* **Task goal**
Select every line below that contains the word "buds", matching its case exactly.

(Records taken from a collection)
"""

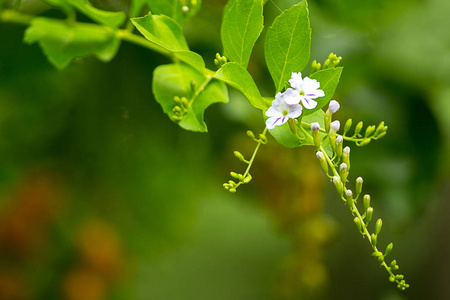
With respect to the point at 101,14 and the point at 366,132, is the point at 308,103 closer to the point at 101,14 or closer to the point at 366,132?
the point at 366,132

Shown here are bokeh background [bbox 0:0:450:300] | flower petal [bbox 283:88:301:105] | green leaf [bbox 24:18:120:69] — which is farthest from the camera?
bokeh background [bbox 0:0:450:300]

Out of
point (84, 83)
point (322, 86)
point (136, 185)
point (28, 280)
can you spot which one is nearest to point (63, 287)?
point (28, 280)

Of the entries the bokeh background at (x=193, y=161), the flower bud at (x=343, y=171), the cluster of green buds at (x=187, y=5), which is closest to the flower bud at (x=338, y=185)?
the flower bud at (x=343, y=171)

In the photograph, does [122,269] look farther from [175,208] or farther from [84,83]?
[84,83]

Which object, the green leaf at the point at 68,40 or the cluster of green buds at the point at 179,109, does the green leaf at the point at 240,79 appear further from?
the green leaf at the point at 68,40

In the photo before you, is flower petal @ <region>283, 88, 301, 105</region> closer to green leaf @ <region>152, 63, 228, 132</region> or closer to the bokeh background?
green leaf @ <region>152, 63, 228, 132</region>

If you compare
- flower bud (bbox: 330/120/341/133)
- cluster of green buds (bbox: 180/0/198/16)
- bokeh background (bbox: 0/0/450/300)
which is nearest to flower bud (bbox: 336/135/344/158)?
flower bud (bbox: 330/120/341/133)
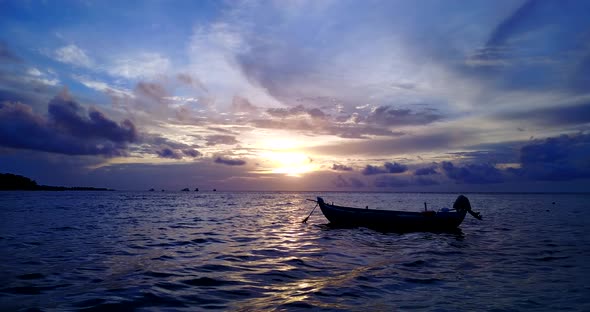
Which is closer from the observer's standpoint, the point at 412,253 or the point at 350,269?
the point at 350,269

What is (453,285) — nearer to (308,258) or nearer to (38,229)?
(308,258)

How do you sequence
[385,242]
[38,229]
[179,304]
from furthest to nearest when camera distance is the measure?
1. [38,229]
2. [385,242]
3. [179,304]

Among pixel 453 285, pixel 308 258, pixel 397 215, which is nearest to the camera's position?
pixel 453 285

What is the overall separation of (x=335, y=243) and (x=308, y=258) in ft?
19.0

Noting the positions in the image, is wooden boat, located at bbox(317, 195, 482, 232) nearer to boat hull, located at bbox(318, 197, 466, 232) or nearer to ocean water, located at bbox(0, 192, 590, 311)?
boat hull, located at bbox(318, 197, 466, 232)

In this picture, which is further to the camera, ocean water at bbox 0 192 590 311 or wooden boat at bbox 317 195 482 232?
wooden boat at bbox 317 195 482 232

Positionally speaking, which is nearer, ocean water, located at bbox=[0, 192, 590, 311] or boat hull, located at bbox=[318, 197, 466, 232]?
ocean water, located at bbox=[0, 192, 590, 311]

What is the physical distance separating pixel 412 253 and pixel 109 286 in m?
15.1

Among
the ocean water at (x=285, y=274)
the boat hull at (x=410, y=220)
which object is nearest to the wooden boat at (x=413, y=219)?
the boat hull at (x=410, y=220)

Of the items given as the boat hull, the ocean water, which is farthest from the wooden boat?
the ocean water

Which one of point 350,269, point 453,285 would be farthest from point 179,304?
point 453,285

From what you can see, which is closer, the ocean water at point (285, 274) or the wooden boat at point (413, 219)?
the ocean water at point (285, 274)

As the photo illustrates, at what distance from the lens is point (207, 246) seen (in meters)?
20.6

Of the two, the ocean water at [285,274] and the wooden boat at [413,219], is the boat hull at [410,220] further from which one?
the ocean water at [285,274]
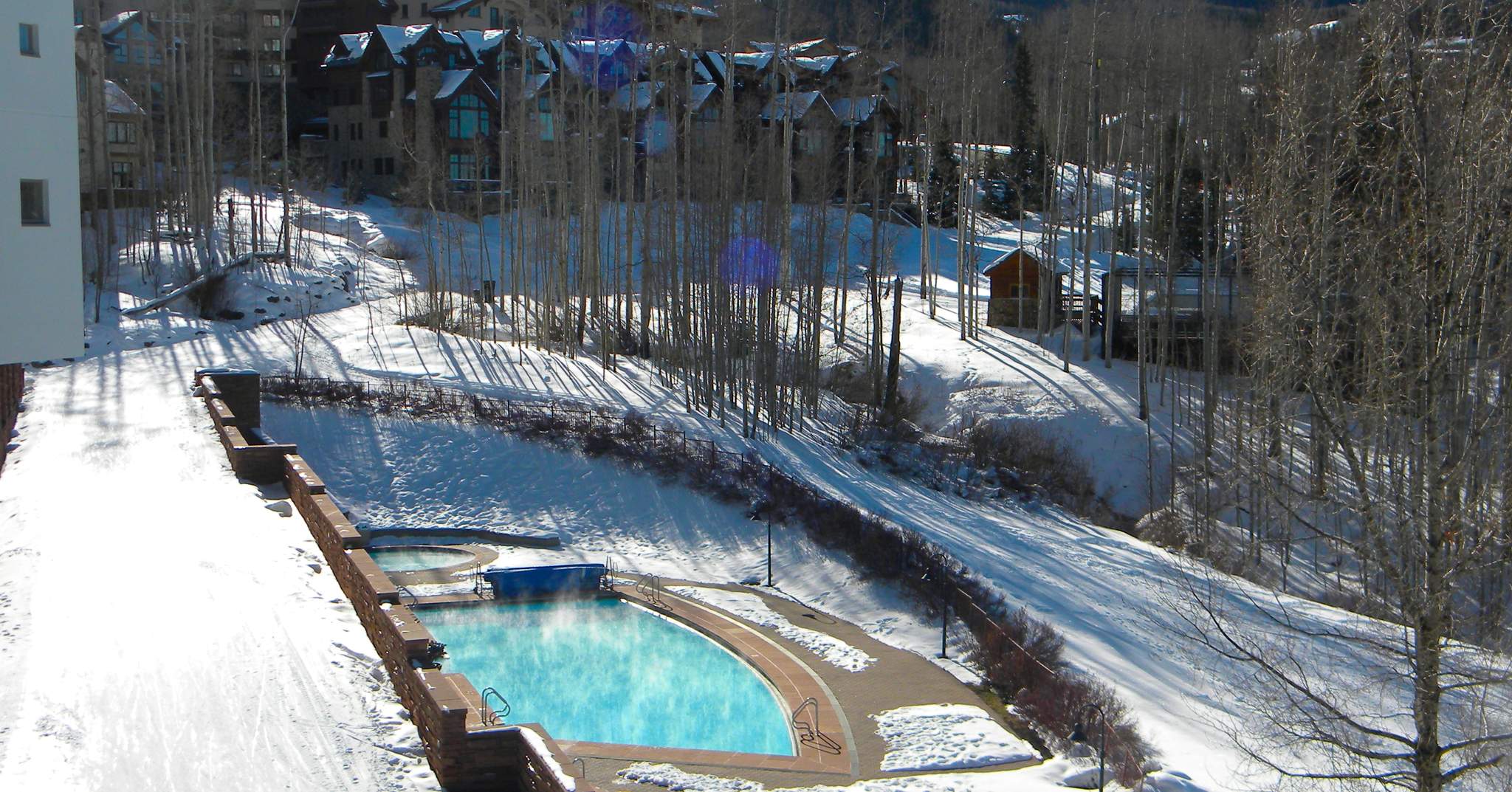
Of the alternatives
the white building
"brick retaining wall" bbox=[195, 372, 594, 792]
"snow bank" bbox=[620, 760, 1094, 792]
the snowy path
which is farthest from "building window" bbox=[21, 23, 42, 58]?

"""

* **Result below**
Of the entries the bokeh background at (x=193, y=161), the flower bud at (x=343, y=171), the cluster of green buds at (x=187, y=5), which is closest to the flower bud at (x=338, y=185)?
Which object, the green leaf at the point at 68,40 or the cluster of green buds at the point at 179,109, does the green leaf at the point at 240,79 appear further from?
- cluster of green buds (bbox: 180/0/198/16)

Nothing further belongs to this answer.